I've recently seen commenters on the Facebook group "Hand-made film camera," when looking at some precision rare-wood and brass beauty, wish they had the skills to make their own camera, and to be honest, a significant array of woodworking and machining tools, and a dedicated place to use them. I don't have any of those nor the skills to use them and I do all this on my kitchen table, but what I do have is some limited experience making paper models and years of experience as a graphic artist when an Xacto knife was the tool in your hand more than anything else, so that is where this concept comes from.

I don't know if there's really any need for another plan for a do-it-yourself pinhole camera on the internet, but I'm going to write the rest of this as though you were going to make one. If you are building one, be sure to look over this whole post before starting.

The template

Measuring precisely to cut and fold pieces is extremely tedious and error prone, so the idea is to print a template on paper, glue it to some appropriate card stock, cut the pieces out, fold them and glue them together.

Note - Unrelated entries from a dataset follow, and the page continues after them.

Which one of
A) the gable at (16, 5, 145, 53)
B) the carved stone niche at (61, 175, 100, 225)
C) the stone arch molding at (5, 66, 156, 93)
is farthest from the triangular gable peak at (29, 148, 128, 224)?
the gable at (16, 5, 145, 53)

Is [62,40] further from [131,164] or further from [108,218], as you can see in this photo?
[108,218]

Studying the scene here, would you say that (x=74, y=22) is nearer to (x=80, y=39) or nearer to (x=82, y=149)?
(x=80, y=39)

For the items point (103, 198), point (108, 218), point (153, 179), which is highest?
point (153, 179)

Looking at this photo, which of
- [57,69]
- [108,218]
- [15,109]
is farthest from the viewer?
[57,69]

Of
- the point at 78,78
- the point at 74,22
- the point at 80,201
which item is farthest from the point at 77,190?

Make sure your PDF reader is printing at 100% or full size and not "fit to page" or things won't fit. I've set the file to print that way, but some readers (cough, Chrome, cough) don't recognize that setting. I've put a 1 inch and 25mm scale on them so you can check. The pages are US letter sized, but the prints should fit on A4 paper.

You'll need foldable card stock of some sort. Cereal boxes (for 120 one and a half or two giant family size depending on the pinhole distance, for 35mm one regular cereal box is enough) or 24 packs of beverages in aluminum cans are good and often colorful sources. 

Glossy printed surfaces need to be roughed up in order to give the glue something to grab on to. If you're pasting the template on the printed side (the inside of the camera), sandpaper is an effective way to prepare it.  If you're using the printing on the outside, you can be more precise roughening areas that get glued with the tip of your exacto knife.



I've made the parts of the template that will be glued light grey so there's plain paper between the dots. (I forgot a couple places with the copy I used for this build so they're sanded instead.)

Not all combinations of your computer print and the box are necessarily going to be light proof, so if you're not interested in playing with the printing on the card stock, material usually referred to as poster board in arts & craft stores, in black, is the premium material. Remember that it has to fold so something like matte board isn't going to work. If you're not completely convinced your print and card stock is completely opaque, you can paint the interior with three or so coats of matte black paint, and I've included another option if you can't do that.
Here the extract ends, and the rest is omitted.